Hippolyte la hait presque autant qu'elle l'aime;
Rien ne change son cœur ni son chaste maintien.
La nourrice l'accuse; elle s'en punit bien.
Thésée a pour son fils une rigueur extrême.
Une grosse Aricie, au teint rouge, aux crins blonds,
N'est là que pour montrer deux énormes tétons,
Que, malgré sa froideur, Hippolyte idolâtre.
Il meurt enfin, traîné par ses coursiers ingrats.
Et Phèdre, après avoir pris de la mort aux rats,
Vient, en se confessant, mourir sur le théâtre.

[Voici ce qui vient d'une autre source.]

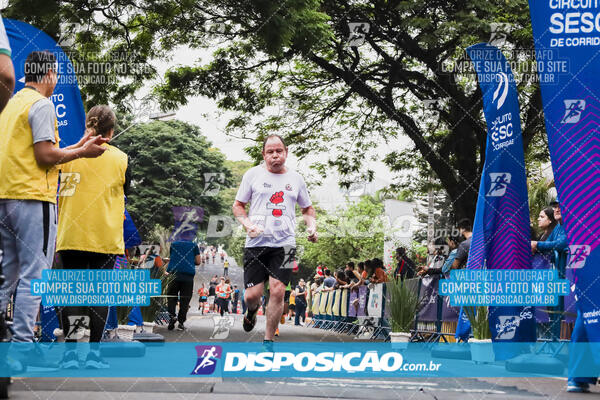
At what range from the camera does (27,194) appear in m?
4.33

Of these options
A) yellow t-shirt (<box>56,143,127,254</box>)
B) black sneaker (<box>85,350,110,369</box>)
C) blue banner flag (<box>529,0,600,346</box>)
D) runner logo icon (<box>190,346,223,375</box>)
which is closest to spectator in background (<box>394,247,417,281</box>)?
blue banner flag (<box>529,0,600,346</box>)

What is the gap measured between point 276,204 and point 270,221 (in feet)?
0.49

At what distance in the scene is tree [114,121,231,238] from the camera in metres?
34.6

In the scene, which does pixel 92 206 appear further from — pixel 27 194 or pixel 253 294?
pixel 253 294

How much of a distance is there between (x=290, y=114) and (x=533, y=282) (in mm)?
12476

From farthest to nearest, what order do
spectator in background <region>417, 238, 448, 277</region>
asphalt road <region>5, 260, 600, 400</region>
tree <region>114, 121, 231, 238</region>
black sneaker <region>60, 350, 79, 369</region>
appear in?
tree <region>114, 121, 231, 238</region>
spectator in background <region>417, 238, 448, 277</region>
black sneaker <region>60, 350, 79, 369</region>
asphalt road <region>5, 260, 600, 400</region>

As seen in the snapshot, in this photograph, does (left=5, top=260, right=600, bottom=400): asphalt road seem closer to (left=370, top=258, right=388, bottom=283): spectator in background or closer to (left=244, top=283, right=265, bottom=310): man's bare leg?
(left=244, top=283, right=265, bottom=310): man's bare leg

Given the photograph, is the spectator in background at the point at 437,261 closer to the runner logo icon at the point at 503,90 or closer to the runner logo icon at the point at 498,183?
the runner logo icon at the point at 498,183

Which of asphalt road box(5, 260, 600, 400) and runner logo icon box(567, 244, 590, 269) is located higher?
runner logo icon box(567, 244, 590, 269)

Les amis de Racine attribuèrent cette satire, fort méchante, mais spirituelle, au duc de Nevers, qui se mêlait quelquefois d'enfourcher Pégase, comme on disait alors, et qui le montait assez mal. Indignés, et ne faisant pas à Pradon l'honneur de le croire l'auteur du sonnet, ils répondirent par un autre, composé sur une forme identique et dirigé contre le duc. Le voici:
Dans un palais doré, Damon, jaloux et blême,
Fait des vers où jamais personne n'entend rien.
Il n'est ni courtisan, ni guerrier, ni chrétien,
Et souvent, pour rimer, il s'enferme lui-même.
La Muse, par malheur, le hait autant qu'il l'aime.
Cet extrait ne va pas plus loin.